Le ralentissement de la croissance ainsi que le SGA étaient associés à un risque accru de croissance accélérée dans les 2 premières années de vie. La croissance accélérée est associée à l’obésité dans la vie ultérieure donnant lieu à une santé cardiovasculaire altérée . Surtout chez ceux qui sont nés avec un faible poids de naissance. Cette constatation est conforme à notre étude, dans laquelle les nouveau-nés SGA, qui présentaient un risque plus élevé de croissance accélérée que les nouveau-nés à croissance ralentie, avaient également de moins bons résultats cardiovasculaires. On pourrait également expliquer les associations entre SGA et les résultats cardiovasculaires par la taille corporelle puisque les enfants nés SGA ont souvent un IMC inférieur à celui de leurs pairs.

Le ralentissement de la croissance ne se limite pas uniquement au milieu et à la fin de la grossesse.

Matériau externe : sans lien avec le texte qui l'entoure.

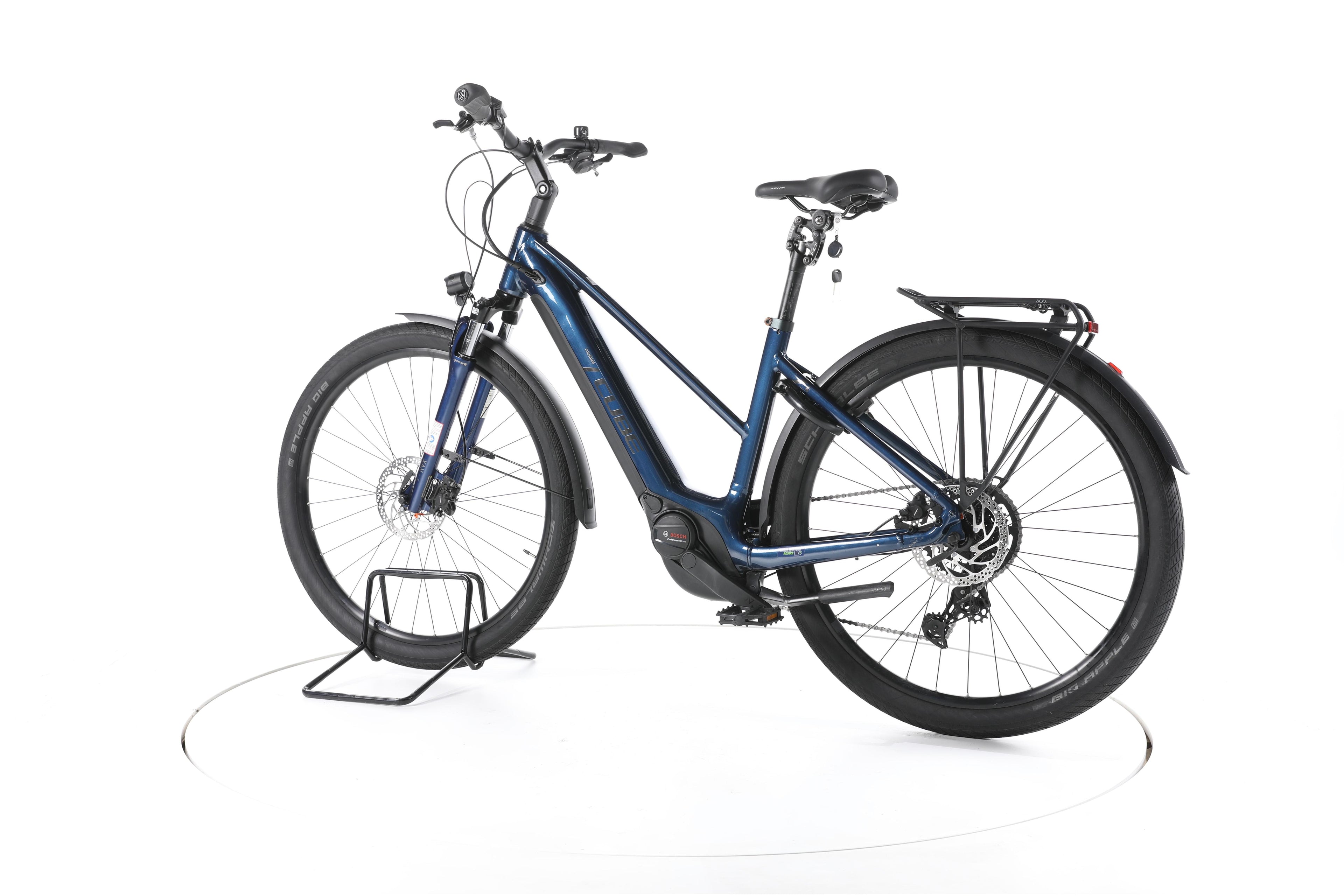 Cube Touring Hybrid ONE Trekking E-Bike 2024 - Image 8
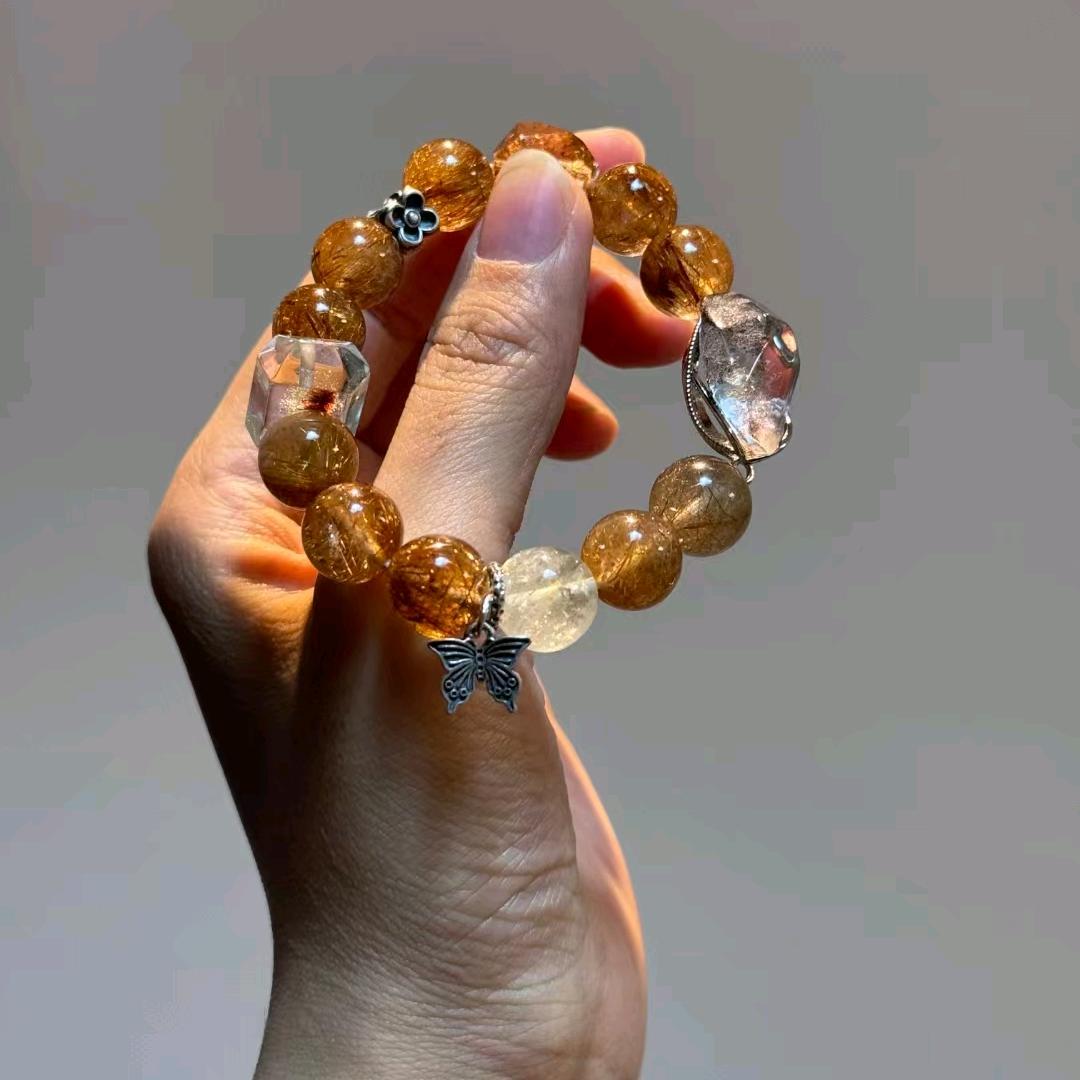 五行水晶订制1309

La croissance et le développement embryonnaires au cours du premier trimestre de la grossesse sont essentiels pour l’organogenèse du système cardiovasculaire fœtal. Il a également été démontré qu’un retard de croissance précoce est associé à un profil de risque cardiovasculaire défavorable chez les enfants âgés de 6 ans . Si une restriction de la croissance fœtale se produit en début de grossesse, l’âge gestationnel est souvent ajusté en fonction de la longueur couronne-rhum. Après l’ajustement, la croissance fœtale peut sembler appropriée, bien que le nouveau-né aurait dû être classé comme étant SGA avec les séquelles à long terme montrées dans cet article. Il faut donc accorder plus d’attention à la restriction de croissance fœtale tout au long de la gestation et pas seulement pendant la deuxième moitié de la grossesse.

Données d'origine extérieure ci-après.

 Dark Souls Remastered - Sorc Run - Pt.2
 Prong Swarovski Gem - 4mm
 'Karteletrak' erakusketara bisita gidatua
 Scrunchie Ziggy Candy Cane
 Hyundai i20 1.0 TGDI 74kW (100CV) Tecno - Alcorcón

Non seulement les nouveau-nés SGA mais aussi les nouveau-nés à croissance ralentie avec un poids de naissance normal avaient un profil cardiovasculaire différent à l’âge de 6 ans, comme le montrent les différences de diamètre de la racine aortique et de masse ventriculaire gauche. Il est bien établi qu’un faible poids de naissance est associé à une mauvaise santé cardiovasculaire plus tard dans la vie, mais le fait que le profil de croissance soit également un facteur de risque indépendant du poids de naissance est une découverte importante. Un plus petit diamètre de la racine aortique est associé à une obstruction de la sortie ventriculaire et éventuellement au développement d’une hypertension plus tard dans la vie. Bien qu’il soit différent de relier ces mesures à la fonction cardiaque exacte dans la vie adulte ultérieure, nos résultats suggèrent fortement que les nouveau-nés à croissance ralentie, malgré leur poids normal à la naissance, ont déjà un profil cardiovasculaire moins optimal, ce qui justifie un suivi et des investigations supplémentaires.